- Exercise data -
*** Begin section ***

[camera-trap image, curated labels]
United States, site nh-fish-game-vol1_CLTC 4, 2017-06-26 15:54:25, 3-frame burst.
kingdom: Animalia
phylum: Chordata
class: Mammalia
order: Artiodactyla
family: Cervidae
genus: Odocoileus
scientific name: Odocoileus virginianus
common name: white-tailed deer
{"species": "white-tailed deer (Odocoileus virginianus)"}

*** End section ***
*** Begin section ***

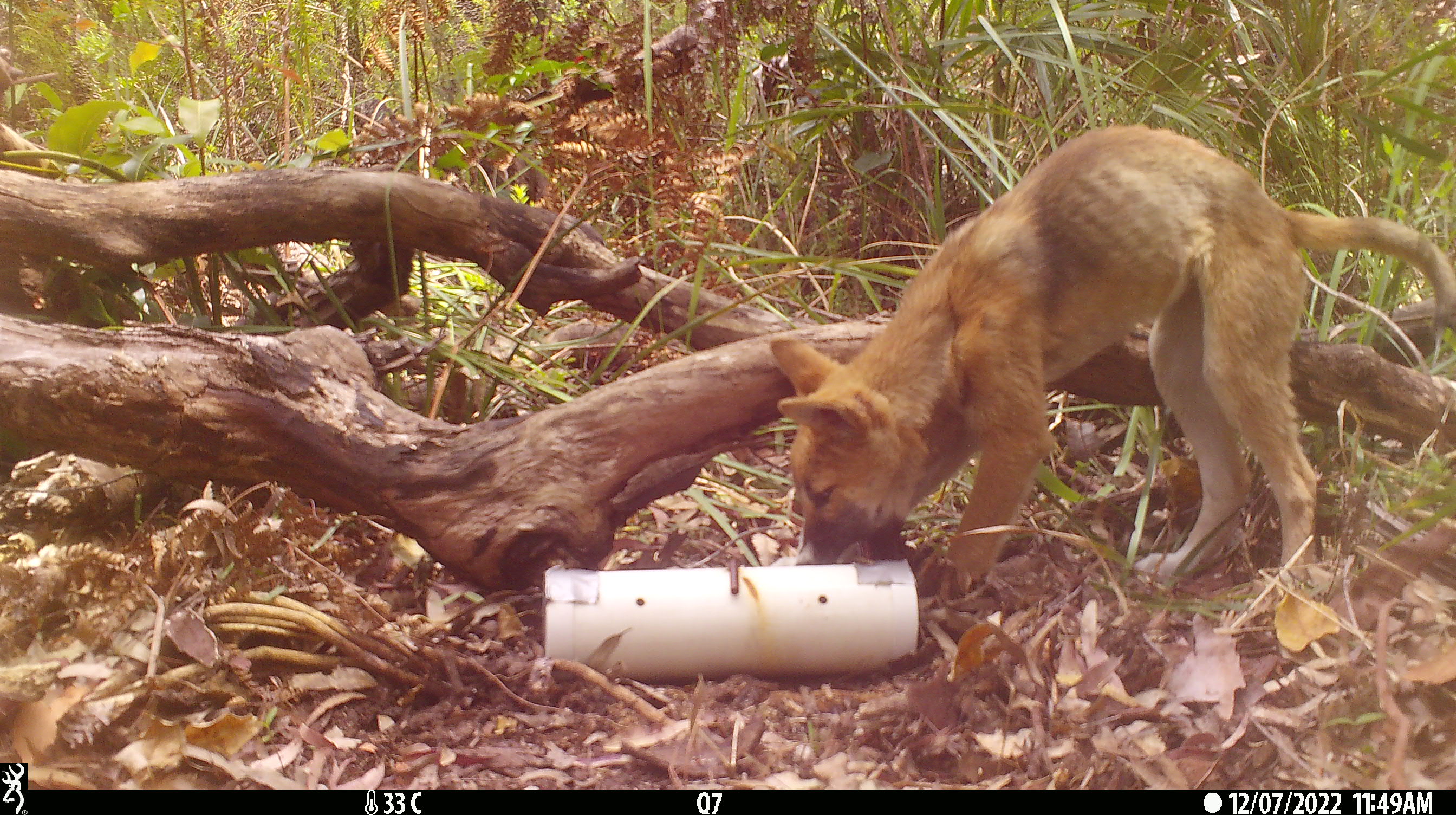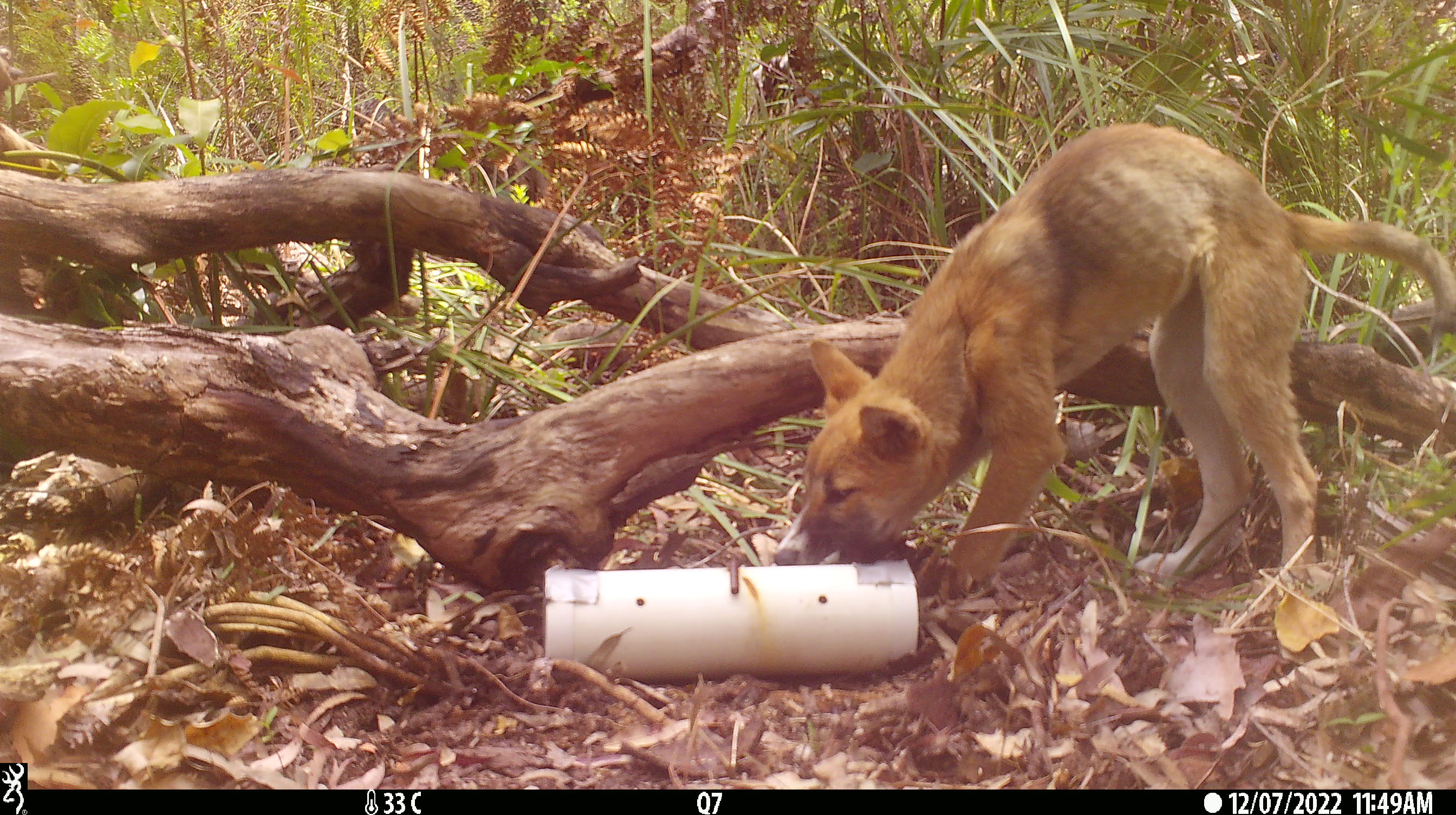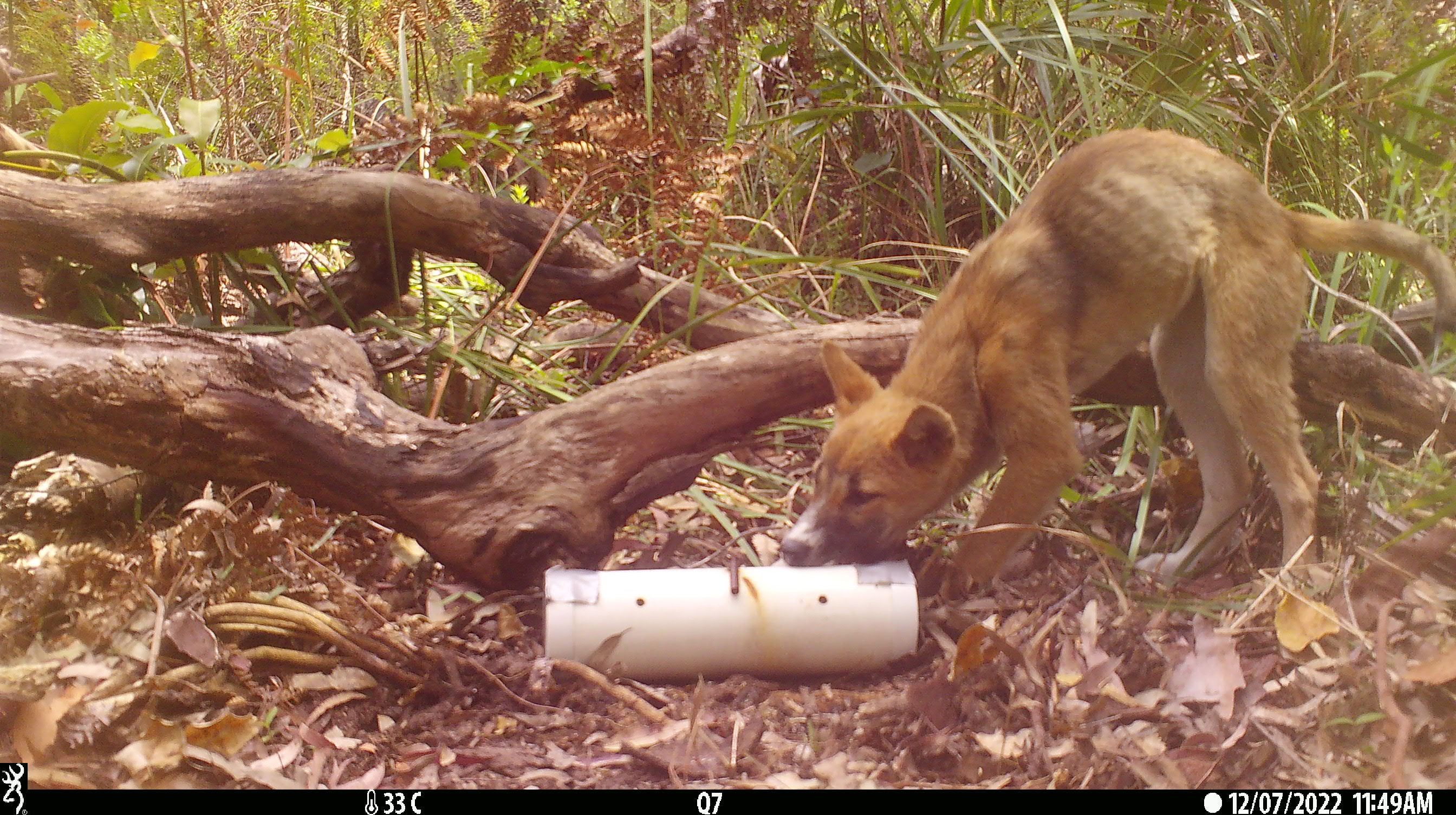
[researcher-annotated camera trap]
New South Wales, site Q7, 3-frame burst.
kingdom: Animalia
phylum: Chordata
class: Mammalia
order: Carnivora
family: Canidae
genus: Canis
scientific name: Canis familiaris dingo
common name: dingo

*** End section ***

- Task goal -
Looking at the entries above, can you reproduce exactly the lines from the one that holds "New South Wales, site Q7, 3-frame burst." through the one that holds "common name: dingo", and only those?

- Result of this task -
New South Wales, site Q7, 3-frame burst.
kingdom: Animalia
phylum: Chordata
class: Mammalia
order: Carnivora
family: Canidae
genus: Canis
scientific name: Canis familiaris dingo
common name: dingo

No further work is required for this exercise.